[Stored data entries]

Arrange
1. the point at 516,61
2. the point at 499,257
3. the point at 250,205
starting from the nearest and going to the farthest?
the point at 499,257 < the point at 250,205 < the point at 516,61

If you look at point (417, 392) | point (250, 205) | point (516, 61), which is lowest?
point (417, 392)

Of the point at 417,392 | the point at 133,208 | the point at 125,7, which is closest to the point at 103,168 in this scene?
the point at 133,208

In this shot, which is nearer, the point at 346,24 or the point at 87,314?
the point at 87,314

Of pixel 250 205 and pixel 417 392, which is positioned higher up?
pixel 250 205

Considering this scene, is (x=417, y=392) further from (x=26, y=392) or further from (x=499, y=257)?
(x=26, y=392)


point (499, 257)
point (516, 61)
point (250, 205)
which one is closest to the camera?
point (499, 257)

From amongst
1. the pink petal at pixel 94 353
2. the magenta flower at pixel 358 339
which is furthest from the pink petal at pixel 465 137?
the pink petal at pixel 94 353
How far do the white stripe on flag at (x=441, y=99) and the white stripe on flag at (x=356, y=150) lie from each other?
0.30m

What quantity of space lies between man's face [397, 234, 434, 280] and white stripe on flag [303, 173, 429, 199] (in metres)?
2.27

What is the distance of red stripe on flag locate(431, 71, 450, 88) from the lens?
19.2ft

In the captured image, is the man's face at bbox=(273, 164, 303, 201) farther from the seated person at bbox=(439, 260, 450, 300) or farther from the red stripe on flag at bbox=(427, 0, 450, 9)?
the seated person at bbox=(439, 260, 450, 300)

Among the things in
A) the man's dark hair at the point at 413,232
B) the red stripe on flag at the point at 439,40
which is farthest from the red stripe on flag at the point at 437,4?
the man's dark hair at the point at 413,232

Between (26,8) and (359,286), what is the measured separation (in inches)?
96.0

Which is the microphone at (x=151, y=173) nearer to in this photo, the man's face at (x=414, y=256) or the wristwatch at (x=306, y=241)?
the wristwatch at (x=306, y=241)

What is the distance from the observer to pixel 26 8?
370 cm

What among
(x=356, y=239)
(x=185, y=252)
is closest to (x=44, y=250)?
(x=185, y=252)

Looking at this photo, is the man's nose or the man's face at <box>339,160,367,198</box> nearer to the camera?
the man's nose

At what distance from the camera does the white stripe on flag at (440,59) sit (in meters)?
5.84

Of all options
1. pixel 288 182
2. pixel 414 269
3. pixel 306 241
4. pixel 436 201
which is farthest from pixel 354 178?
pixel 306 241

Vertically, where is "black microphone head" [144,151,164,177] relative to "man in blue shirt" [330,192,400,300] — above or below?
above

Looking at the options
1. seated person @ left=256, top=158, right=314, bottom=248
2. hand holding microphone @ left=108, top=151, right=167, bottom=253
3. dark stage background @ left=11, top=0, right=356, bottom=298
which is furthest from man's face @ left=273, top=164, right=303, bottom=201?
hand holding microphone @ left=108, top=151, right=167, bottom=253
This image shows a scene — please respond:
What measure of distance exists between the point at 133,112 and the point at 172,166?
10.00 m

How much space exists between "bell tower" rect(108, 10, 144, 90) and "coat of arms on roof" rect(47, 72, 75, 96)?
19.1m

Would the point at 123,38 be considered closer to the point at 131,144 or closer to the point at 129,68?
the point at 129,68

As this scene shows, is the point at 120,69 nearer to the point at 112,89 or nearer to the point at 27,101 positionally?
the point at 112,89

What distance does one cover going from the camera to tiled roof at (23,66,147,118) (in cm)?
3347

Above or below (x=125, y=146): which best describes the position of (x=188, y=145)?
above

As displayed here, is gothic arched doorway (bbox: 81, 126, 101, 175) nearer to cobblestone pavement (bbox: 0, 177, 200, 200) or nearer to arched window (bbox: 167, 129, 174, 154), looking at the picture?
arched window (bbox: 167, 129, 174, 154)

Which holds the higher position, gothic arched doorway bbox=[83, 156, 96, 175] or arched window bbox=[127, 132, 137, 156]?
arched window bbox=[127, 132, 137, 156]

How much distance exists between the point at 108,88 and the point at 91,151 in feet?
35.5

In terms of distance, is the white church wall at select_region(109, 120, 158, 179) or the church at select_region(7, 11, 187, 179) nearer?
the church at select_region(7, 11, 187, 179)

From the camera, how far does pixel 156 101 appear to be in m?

### The problem
Reproduce all of the data above line for line, keeping every character unchanged.

### Output for this exercise
Arrange
1. the point at 516,61
2. the point at 499,257
3. the point at 250,205
starting from the nearest and going to the farthest?
the point at 499,257 < the point at 250,205 < the point at 516,61

If you look at point (417, 392) | point (250, 205) | point (516, 61), which is lowest?
point (417, 392)

Of the point at 417,392 | the point at 133,208 | the point at 125,7, which is closest to the point at 103,168 in this scene?
the point at 133,208

In this shot, which is nearer, the point at 346,24 or the point at 87,314?
the point at 87,314

Of pixel 250 205 and pixel 417 392, which is positioned higher up?
pixel 250 205

Considering this scene, is (x=417, y=392) further from (x=26, y=392) or further from (x=499, y=257)?
(x=26, y=392)


point (499, 257)
point (516, 61)
point (250, 205)
which one is closest to the camera?
point (499, 257)

From amongst
1. the pink petal at pixel 94 353
2. the magenta flower at pixel 358 339
which is furthest from the pink petal at pixel 465 137?
the pink petal at pixel 94 353
How far do the white stripe on flag at (x=441, y=99) and the white stripe on flag at (x=356, y=150) lie from each other?
0.30m

What quantity of space lies between man's face [397, 234, 434, 280] and white stripe on flag [303, 173, 429, 199] (in metres)?
2.27

What is the distance of red stripe on flag locate(431, 71, 450, 88) from the lens?
19.2ft

In the captured image, is the man's face at bbox=(273, 164, 303, 201) farther from the seated person at bbox=(439, 260, 450, 300) or farther from the red stripe on flag at bbox=(427, 0, 450, 9)?
the seated person at bbox=(439, 260, 450, 300)

Among the things in
A) the man's dark hair at the point at 413,232
B) the red stripe on flag at the point at 439,40
which is farthest from the red stripe on flag at the point at 437,4?
the man's dark hair at the point at 413,232

Between (26,8) and (359,286), what is the measured separation (in inches)?
96.0

Which is the microphone at (x=151, y=173) nearer to in this photo, the man's face at (x=414, y=256) or the wristwatch at (x=306, y=241)?
the wristwatch at (x=306, y=241)

What is the distance from the observer to pixel 26 8?
370 cm

What among
(x=356, y=239)
(x=185, y=252)
is closest to (x=44, y=250)?
(x=185, y=252)

Looking at this photo, is the man's nose or the man's face at <box>339,160,367,198</box> nearer to the camera?
the man's nose

At what distance from the camera does the white stripe on flag at (440,59) sit (in meters)?
5.84

Of all options
1. pixel 288 182
2. pixel 414 269
3. pixel 306 241
4. pixel 436 201
which is farthest from pixel 354 178?
pixel 306 241

Vertically, where is "black microphone head" [144,151,164,177] relative to "man in blue shirt" [330,192,400,300] — above or below?
above

Looking at the options
1. seated person @ left=256, top=158, right=314, bottom=248
2. hand holding microphone @ left=108, top=151, right=167, bottom=253
3. dark stage background @ left=11, top=0, right=356, bottom=298
which is furthest from man's face @ left=273, top=164, right=303, bottom=201?
hand holding microphone @ left=108, top=151, right=167, bottom=253
This image shows a scene — please respond:
What measure of distance exists between the point at 133,112 and the point at 172,166?
10.00 m

How much space exists between "bell tower" rect(108, 10, 144, 90) and "coat of arms on roof" rect(47, 72, 75, 96)?
19.1m

Would the point at 123,38 be considered closer to the point at 131,144 or closer to the point at 129,68?
the point at 129,68

As this scene shows, is the point at 120,69 nearer to the point at 112,89 or nearer to the point at 27,101 positionally?
the point at 112,89

What distance does one cover going from the camera to tiled roof at (23,66,147,118) (in cm)?
3347

Above or below (x=125, y=146): which best describes the position of (x=188, y=145)?
above

As displayed here, is gothic arched doorway (bbox: 81, 126, 101, 175) nearer to cobblestone pavement (bbox: 0, 177, 200, 200) or nearer to arched window (bbox: 167, 129, 174, 154), looking at the picture?
arched window (bbox: 167, 129, 174, 154)

Which holds the higher position, gothic arched doorway bbox=[83, 156, 96, 175] or arched window bbox=[127, 132, 137, 156]?
arched window bbox=[127, 132, 137, 156]

How much distance exists between the point at 108,88 and the point at 91,151 in feet?
35.5

In terms of distance, is the white church wall at select_region(109, 120, 158, 179) or the church at select_region(7, 11, 187, 179) nearer?
the church at select_region(7, 11, 187, 179)

From the camera, how far does pixel 156 101 appear to be in m?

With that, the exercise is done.